Disabling memory resource limits¶
Users can follow the process below to disable memory limits for jobs running via the cluster job-scheduler.
- Use the
sudo -s
command on the cluster login node to become the root user.- Run the command
EDITOR=nano qconf -mc
- Using the
nano
editor, change the settings for theh_vmem
entry so that:
- requestable is set to NO
- consumable is set to NO
- default is set to 0 (zero)
- Press
CTRL+X
to exit the nano editor
Once memory limits are disabled, cluster users can submit jobs without a -l h_vmem
setting, allowing jobs to use as much memory as is available on their cluster compute nodes.
Note
A job submitted via the job-scheduler that uses more memory than your compute node can provide may be automatically killed by Linux, or could in extreme cases cause your compute node to stop responding.

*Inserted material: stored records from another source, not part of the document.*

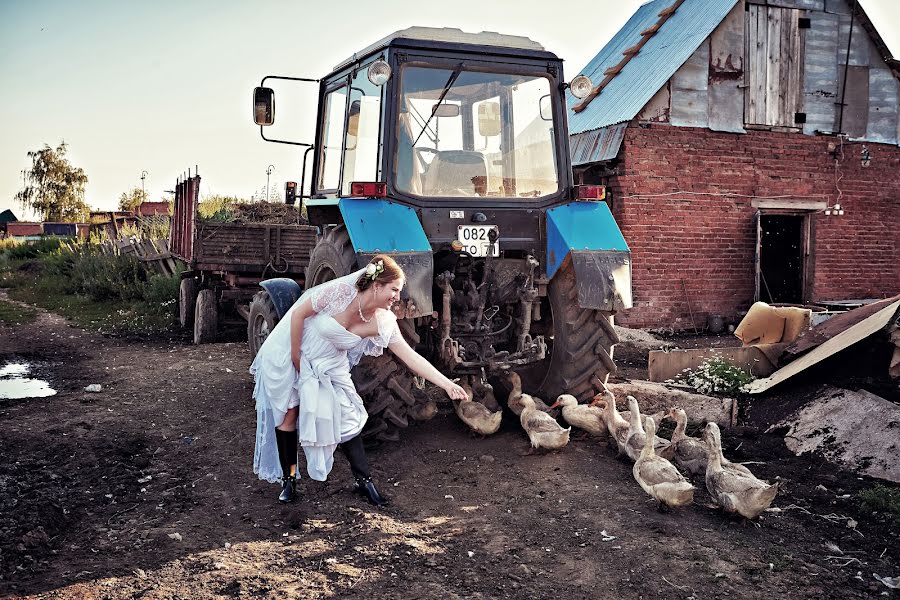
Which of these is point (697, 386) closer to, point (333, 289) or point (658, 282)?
point (333, 289)

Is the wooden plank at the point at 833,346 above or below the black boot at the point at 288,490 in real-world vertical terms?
above

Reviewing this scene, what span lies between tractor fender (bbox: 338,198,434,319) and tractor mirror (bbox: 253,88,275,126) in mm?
1171

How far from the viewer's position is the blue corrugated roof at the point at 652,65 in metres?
11.6

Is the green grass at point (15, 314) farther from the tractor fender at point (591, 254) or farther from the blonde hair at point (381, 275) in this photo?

Users must manually manage memory resources if memory resource limits are disabled in the cluster job scheduler.
Disabling the default runtime limit¶
Submitted jobs automatically have a default runtime applied, unless overridden with the -l h_rt=
parameter to qrsh
or qsub
on the command-line, or included as a job-scheduler instruction in your job-script.

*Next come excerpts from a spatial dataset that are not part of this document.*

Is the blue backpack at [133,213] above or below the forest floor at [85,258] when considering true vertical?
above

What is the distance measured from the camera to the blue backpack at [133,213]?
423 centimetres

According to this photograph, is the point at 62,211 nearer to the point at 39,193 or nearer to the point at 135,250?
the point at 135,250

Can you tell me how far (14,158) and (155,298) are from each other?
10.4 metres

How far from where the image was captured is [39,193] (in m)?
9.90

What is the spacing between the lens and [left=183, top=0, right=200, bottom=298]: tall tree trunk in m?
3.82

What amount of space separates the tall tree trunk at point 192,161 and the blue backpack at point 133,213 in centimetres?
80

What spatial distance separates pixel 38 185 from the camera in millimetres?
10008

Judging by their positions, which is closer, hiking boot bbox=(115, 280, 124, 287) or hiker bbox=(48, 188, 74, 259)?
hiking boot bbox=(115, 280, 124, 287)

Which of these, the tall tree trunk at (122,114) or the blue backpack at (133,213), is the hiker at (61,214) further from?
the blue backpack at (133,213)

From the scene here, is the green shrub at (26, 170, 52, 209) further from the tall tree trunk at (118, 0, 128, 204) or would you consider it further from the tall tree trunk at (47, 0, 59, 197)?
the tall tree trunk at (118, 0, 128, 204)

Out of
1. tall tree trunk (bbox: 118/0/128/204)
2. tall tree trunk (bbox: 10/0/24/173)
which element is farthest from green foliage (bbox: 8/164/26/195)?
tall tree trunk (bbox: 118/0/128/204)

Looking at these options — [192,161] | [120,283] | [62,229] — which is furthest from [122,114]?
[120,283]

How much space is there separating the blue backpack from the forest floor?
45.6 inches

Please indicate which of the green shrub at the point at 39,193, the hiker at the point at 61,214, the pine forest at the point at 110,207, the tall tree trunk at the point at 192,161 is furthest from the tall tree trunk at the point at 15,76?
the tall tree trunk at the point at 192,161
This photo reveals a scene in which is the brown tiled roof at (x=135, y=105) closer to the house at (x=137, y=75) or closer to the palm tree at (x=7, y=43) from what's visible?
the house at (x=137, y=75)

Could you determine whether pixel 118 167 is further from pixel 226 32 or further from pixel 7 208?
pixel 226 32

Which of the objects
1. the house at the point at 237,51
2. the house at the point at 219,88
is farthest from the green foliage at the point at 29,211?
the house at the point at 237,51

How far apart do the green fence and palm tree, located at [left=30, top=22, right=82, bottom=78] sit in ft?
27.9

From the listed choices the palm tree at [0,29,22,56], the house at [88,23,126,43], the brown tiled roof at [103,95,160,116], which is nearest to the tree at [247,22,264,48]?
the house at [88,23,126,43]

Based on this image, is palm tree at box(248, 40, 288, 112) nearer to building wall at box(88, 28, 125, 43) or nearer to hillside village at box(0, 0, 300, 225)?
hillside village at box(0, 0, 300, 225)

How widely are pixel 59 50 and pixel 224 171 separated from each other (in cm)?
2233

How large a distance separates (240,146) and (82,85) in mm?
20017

Users can optionally disable the default runtime limit for their cluster by following these steps:
Edit the system-wide grid-scheduler defaults file; for example, to use the nano editor, use the command:
nano $GRIDSCHEDULERDIR/etc/common/sge_request
Remove the
h_rt=24:00:00
section at the end of the fileSave the file by pressing
CTRL+X
Once the default runtime limit is disabled, cluster users can submit jobs without a -l h_rt=
setting, allowing jobs to run forever until they complete or are terminated by the user.
Note
A job submitted via the job-scheduler without a run-time limit will run forever until it naturally completes or is terminated by the user. Users should review their jobs to ensure that suitable infrastructure has been selected for long-running jobs, and may wish to setup billing alerts via their platform provider to ensure that run-away jobs are identified and stopped promptly.